Task objective »
Which lines in the records below contain the word "macaque"? Copy each one out.

Material provided »

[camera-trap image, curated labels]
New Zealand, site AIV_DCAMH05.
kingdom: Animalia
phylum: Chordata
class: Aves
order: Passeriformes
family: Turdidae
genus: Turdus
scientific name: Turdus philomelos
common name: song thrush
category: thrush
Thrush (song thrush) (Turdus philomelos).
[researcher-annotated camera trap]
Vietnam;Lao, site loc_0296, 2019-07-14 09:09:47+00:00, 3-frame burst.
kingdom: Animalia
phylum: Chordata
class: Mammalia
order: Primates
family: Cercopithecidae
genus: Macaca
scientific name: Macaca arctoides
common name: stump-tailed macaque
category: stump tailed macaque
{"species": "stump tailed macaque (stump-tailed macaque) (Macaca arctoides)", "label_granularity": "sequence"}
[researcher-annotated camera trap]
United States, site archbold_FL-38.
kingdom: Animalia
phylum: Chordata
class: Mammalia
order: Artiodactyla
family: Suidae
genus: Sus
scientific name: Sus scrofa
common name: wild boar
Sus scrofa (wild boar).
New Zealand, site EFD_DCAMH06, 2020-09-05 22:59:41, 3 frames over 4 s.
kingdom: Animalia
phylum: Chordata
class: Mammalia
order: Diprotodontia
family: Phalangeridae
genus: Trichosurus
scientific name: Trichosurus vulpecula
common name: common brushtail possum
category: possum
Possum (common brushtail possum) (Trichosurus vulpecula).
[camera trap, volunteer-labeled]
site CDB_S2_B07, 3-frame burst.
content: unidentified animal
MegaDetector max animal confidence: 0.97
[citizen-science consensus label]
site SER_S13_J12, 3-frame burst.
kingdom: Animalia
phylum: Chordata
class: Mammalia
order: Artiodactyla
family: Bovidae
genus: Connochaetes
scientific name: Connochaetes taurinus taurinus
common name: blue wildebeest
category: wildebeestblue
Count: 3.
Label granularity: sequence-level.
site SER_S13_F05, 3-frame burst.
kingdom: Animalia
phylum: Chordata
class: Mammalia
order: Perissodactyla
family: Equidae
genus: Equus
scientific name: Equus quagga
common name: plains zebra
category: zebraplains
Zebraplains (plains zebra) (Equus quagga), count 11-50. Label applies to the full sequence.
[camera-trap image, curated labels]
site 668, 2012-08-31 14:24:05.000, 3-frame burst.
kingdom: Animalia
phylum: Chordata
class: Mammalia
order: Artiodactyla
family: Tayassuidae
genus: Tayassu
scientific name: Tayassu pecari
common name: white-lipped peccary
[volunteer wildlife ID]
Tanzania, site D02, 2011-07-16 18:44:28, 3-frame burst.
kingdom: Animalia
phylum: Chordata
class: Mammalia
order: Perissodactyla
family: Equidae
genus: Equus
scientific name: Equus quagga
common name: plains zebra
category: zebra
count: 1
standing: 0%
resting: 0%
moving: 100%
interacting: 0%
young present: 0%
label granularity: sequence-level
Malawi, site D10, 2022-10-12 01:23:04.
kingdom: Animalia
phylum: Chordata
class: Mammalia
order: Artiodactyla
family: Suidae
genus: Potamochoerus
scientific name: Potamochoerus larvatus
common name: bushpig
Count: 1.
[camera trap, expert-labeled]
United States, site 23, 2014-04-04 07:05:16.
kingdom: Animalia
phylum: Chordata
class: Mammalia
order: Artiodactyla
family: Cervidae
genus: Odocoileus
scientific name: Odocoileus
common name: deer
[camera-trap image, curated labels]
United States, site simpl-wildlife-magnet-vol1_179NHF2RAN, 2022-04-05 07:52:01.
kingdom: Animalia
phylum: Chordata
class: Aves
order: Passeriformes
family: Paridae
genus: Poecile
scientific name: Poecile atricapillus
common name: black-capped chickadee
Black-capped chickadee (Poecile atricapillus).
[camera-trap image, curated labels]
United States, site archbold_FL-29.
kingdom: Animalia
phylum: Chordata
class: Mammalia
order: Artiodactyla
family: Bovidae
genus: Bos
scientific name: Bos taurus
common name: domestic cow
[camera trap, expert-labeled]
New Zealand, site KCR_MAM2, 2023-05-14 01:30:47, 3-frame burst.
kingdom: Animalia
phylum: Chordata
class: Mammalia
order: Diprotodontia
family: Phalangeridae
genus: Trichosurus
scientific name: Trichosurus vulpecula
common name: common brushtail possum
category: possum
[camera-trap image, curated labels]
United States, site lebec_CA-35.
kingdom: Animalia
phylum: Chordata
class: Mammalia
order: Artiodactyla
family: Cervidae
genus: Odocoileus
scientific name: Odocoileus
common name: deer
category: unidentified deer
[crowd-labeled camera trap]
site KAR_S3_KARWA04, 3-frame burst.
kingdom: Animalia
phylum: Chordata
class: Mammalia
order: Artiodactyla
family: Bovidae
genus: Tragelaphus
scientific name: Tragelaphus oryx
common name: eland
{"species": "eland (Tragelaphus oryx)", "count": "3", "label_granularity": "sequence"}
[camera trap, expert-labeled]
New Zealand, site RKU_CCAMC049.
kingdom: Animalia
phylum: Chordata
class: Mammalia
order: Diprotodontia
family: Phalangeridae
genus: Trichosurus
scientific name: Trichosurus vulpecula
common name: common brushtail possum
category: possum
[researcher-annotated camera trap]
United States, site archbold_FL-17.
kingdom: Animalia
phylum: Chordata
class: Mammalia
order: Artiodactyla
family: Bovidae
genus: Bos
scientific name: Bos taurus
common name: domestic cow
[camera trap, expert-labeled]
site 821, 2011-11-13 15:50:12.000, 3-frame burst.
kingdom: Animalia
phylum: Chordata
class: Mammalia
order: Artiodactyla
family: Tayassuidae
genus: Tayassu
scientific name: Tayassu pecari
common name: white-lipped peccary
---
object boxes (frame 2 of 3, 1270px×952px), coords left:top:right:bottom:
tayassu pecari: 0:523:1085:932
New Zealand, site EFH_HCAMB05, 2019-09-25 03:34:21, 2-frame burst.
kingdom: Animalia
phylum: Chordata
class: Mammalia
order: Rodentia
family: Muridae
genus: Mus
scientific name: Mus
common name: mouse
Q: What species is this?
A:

Answer to this exercise »
common name: stump-tailed macaque
category: stump tailed macaque
{"species": "stump tailed macaque (stump-tailed macaque) (Macaca arctoides)", "label_granularity": "sequence"}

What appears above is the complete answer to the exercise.